作品を隈なく見ていくと、実はこのような「不揃いのペア」と言うべきものがあちこちに登場していることが判明する。

たとえば大塚環と青豆は親友だが、環は美人であり、生まれながらにして人に好かれる性格だった。青豆は整った顔をしているものの、美人とは呼べず、人から好かれない女性だ。環は自分の怒りを思うままに表現することができず自殺するが、青豆は彼女に代わってそれを自らの怒りとなして、行動に移す。彼女たちは異なった性質を持った、しかし仲の良い一対の存在だった。

青豆と天吾もまた非対称な一対の存在としてとらえることができる。Book1から2にかけて、青豆は常に移動する存在としてある。対して天吾は移動量が少なく、彼の大切な仕事は自室で行われる。これは青豆の仕事が出先で行われるのとは異なる。さらに二人は名前の扱われ方まで違う。青豆は主に名字で呼ばれるが、天吾は名前で呼ばれる。いや、そもそも彼らは性別だって別ではなかろうか。そのようなさまざまな相違にも関わらず、彼らが本作においてもっとも重要なペアであることに異論をとなえる人はまずいないだろう。

このようにして、二つの月の色と大きさが異なっているように、性質に差異があるが、それゆえに惹かれ合う一対の存在というのが、作中での“正しい”存在なのである。この倫理は空気さなぎのエピソードにおいても確認できる。ふかえりは空気さなぎを紡いでドウタを産みだすが、出てきたのは自分自身だった。この話は作中では否定的に扱われている。それに対して天吾の産みだした空気さなぎは、青豆をその場に具現した。
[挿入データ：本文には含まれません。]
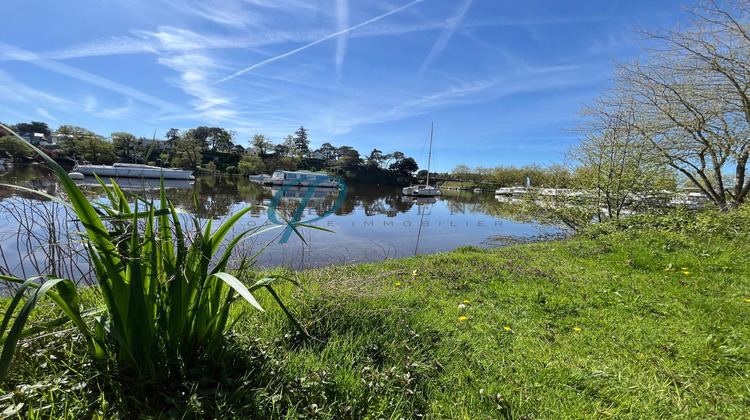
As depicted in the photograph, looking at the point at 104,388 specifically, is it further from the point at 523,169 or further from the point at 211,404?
the point at 523,169

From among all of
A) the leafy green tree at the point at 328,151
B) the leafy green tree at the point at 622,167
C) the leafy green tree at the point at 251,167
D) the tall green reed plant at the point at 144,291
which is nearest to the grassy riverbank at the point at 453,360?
the tall green reed plant at the point at 144,291

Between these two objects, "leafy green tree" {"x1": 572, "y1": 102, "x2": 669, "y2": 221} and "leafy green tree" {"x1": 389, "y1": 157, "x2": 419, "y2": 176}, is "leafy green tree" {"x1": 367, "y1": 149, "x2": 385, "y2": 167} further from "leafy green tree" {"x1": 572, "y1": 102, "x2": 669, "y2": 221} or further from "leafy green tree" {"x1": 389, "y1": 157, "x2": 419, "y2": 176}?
"leafy green tree" {"x1": 572, "y1": 102, "x2": 669, "y2": 221}

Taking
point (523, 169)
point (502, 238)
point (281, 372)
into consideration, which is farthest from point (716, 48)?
point (523, 169)

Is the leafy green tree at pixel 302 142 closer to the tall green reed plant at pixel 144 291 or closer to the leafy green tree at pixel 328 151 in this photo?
the leafy green tree at pixel 328 151

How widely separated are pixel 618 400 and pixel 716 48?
9529 mm

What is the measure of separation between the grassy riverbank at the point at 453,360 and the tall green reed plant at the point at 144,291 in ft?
0.40

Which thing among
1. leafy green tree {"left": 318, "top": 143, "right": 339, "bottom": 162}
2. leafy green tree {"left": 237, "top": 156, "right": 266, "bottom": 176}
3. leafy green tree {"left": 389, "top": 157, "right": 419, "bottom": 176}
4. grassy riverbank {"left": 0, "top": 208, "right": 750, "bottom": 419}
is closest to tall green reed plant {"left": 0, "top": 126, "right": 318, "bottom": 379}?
grassy riverbank {"left": 0, "top": 208, "right": 750, "bottom": 419}

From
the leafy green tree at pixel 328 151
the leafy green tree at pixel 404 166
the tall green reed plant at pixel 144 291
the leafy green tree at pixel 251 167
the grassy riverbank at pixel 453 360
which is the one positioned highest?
the leafy green tree at pixel 328 151

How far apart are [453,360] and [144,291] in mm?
1816

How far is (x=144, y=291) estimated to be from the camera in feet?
4.24

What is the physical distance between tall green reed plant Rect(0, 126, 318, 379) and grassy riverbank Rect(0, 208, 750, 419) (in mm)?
122

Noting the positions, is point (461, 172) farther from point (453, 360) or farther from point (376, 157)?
point (453, 360)

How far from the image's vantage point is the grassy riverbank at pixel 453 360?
51.5 inches

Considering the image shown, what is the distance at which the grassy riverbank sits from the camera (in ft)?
4.29
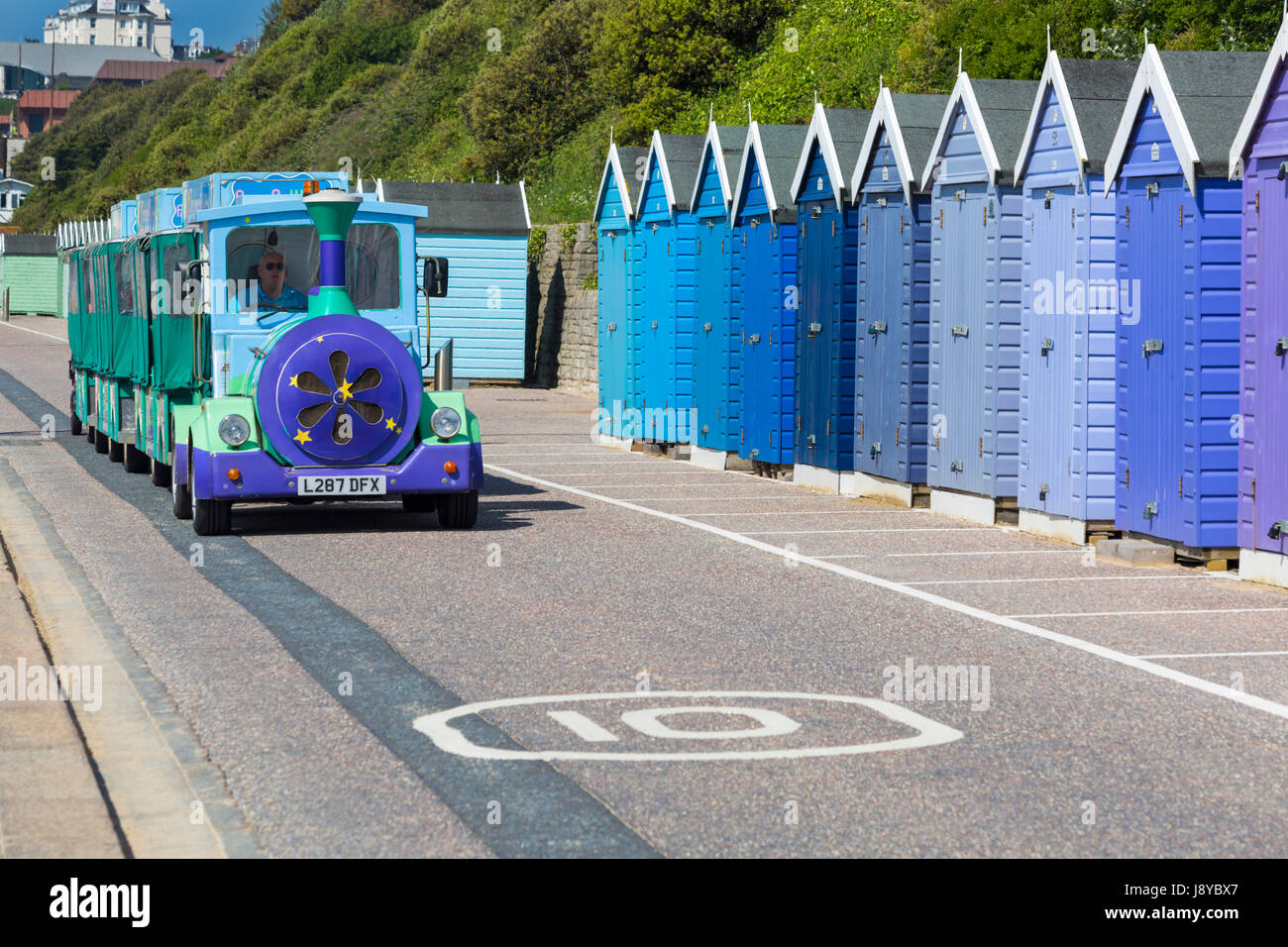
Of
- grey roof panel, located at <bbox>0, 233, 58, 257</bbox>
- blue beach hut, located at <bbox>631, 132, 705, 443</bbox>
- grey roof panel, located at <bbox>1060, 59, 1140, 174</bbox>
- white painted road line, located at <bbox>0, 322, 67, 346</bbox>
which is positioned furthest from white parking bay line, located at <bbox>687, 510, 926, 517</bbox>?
grey roof panel, located at <bbox>0, 233, 58, 257</bbox>

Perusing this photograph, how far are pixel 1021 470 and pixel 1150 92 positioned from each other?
3.26 m

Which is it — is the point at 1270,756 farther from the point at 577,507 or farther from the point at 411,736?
the point at 577,507

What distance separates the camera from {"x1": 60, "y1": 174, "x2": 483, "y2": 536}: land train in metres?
13.8

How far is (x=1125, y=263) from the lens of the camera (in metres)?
13.5

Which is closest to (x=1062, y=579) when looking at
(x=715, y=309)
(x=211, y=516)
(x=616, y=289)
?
(x=211, y=516)

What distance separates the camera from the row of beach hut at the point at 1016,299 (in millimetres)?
12523

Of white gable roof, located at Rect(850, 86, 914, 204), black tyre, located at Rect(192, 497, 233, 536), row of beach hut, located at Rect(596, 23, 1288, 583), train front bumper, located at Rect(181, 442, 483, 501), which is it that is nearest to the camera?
row of beach hut, located at Rect(596, 23, 1288, 583)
つまり自分とまったく同じものを作り出してそれと向かい合うのは間違っており、異なる存在を希求して向かい合う姿勢こそが正しいのだ、という価値判断がここでは提示されているのである。

 影響力の方向について

このようなペアの性質を深く掘り下げていこう。

“海”を軸にした直喩には、見逃せない大きな特徴がひとつある。それは、あらゆる登場人物が海の直喩を口にしているという点だ。しかもそれと知らないまま口にしている。天吾の小学校の女教師は「岩に張りついた牡蠣が簡単には殻を開かない」という台詞を言うし、タマルも牛河を拷問する際には「海の底を歩く」という言葉を使う。彼らは二つの月を見ていないにも関わらず、月の引力の影響下にあるようだ。
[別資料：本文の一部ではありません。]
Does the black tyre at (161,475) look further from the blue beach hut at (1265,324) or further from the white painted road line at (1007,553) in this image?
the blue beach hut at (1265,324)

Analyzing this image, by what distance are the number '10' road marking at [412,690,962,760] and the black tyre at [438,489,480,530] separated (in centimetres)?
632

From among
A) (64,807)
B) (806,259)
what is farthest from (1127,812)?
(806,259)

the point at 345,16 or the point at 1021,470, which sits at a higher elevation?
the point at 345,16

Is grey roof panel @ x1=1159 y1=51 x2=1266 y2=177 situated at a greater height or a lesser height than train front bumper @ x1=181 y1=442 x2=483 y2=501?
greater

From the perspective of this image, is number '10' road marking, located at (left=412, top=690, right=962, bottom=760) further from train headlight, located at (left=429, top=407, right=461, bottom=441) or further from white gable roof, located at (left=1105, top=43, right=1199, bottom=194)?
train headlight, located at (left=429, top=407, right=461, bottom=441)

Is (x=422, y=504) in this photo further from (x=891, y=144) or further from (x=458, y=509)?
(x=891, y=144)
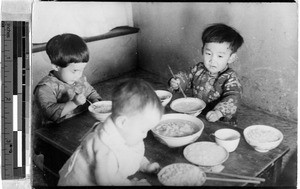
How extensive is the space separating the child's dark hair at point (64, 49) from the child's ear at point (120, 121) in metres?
0.31

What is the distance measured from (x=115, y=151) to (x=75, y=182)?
0.20 m

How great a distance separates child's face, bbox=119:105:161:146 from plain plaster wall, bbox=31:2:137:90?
0.76 ft

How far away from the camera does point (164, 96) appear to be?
5.19ft

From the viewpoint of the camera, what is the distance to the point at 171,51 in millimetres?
1641

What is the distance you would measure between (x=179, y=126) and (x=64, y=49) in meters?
0.55

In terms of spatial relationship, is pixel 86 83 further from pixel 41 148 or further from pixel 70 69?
pixel 41 148

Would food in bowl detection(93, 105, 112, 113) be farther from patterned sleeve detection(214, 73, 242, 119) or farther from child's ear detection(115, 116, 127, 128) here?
patterned sleeve detection(214, 73, 242, 119)

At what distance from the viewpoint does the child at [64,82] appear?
155 cm

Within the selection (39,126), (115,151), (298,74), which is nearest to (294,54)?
(298,74)

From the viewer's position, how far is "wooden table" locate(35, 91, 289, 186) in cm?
137

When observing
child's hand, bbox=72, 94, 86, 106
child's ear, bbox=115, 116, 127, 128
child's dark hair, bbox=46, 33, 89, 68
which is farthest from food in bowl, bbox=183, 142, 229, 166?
child's dark hair, bbox=46, 33, 89, 68

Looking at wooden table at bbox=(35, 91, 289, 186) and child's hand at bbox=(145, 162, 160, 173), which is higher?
wooden table at bbox=(35, 91, 289, 186)

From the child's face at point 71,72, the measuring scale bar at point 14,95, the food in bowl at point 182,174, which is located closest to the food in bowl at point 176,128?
the food in bowl at point 182,174

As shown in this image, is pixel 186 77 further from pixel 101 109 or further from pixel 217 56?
pixel 101 109
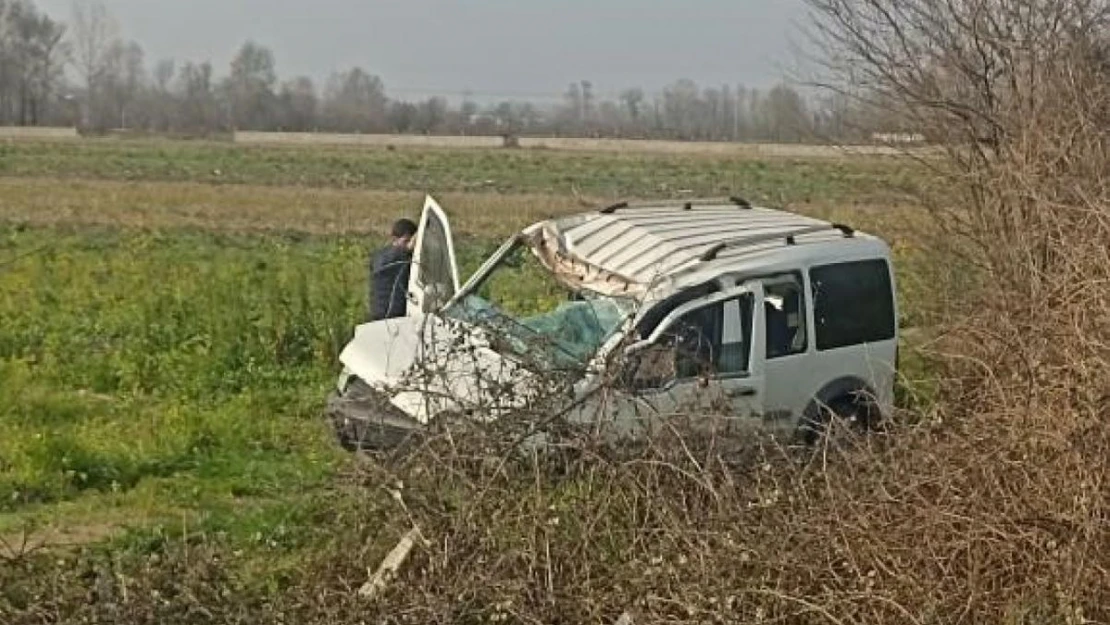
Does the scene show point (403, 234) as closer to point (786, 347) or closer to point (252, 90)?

次に環と青豆について分析を試みると、まず目がいくのは青豆の激しい怒りである。その怒りは環に由来している。環が夫から受けた深い悲しみや傷は、彼女の隠れた所に蓄積していった。それは決して分かりやすい形としては顕れなかった。表に現れたのは、自殺という形を取った時だった。青豆はその目に見えない悲しみや傷を正確に知覚し、影響を受けて、怒りという形に変換して行動に移した。つまり、環が青豆に影響を与えているということが分かる。
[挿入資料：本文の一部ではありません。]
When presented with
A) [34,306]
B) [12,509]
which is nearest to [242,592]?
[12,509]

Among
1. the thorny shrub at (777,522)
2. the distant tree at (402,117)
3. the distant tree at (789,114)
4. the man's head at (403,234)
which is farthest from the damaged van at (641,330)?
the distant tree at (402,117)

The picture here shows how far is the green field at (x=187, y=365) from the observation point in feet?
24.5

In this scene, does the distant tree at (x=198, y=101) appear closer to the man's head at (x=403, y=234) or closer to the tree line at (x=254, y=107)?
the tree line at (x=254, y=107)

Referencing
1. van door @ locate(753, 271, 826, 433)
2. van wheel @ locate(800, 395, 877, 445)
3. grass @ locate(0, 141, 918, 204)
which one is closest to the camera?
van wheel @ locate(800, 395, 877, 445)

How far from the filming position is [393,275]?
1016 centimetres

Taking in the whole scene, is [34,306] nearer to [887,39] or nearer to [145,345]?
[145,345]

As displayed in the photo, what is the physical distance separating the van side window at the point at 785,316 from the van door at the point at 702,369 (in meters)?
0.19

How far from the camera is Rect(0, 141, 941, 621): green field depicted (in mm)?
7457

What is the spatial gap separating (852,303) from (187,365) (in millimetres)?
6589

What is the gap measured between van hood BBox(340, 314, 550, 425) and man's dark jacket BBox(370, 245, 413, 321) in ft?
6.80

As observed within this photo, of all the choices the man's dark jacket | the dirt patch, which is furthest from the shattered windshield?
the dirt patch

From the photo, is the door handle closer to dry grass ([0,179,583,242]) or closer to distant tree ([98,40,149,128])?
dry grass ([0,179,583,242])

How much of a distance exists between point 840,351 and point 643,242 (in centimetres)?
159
これら二つのペアに共通しているのは、影響の方向性だ。すなわち月→海のように、環→青豆という一方的な影響力のベクトルが存在している。しかも影響を及ぼす側は隠れており、影響を及ぼされる側は露わになっているという点も同じである。また影響元の力は、別の形に変換されて影響される側に現れている。

このような構造は、電波とテレビ、パシヴァとレシヴァという関係性によっても暗示されているようだ。

ところで、「月が見ている」という表現がたびたび作中に出て来るので、影響力の方向性というものが登場人物たちにもたびたび意識されていることが分かる。次のパートでは、影響を及ぼされていることへの自覚について述べている。なお「見られている」ということを知覚できるかどうかという題材は、牛河の覗きをふかえりが察知するというシーケンスとも関連があるのだが、本記事では扱わない。

 影響力の自覚、そして双方向の力

さらにこの影響力の在り方について仔細に見ていく。すると、作中にはさまざまな影響力の在り方が描かれていることが理解されてくる。

環の時には、青豆はその怒りがどこに由来しているのかという自覚がなかった。彼女は自分の意志であると思いながらも、なかば操られているようでもあった。一方、老婦人に従って仕事をしている時には、影響を受けていることの自覚が彼女の中に徐々に現れてきているように私には思われる。

それは、最初は無自覚なものだった。しかし老婦人が青豆に向かって、あなたが自分の娘であるように思うと繰り返し伝える場面においては、青豆の中に少しずつ老婦人への反感が募ってきているようである。典型的な小説の技巧として、同じことの繰り返しによって読者の心理を逆方向に導くというものがあるのだが、この手法が適用されていると受け取ると、前述の場面は二人の別れを暗示していると捉えることが可能である。(この手法については以前別記事で解説した。) 青豆はのちに老婦人からの要請、すなわち顔を変えることを拒み、精神的に完全な自立を果たす。つまり彼女は影響元を自己の中から排除したことになる。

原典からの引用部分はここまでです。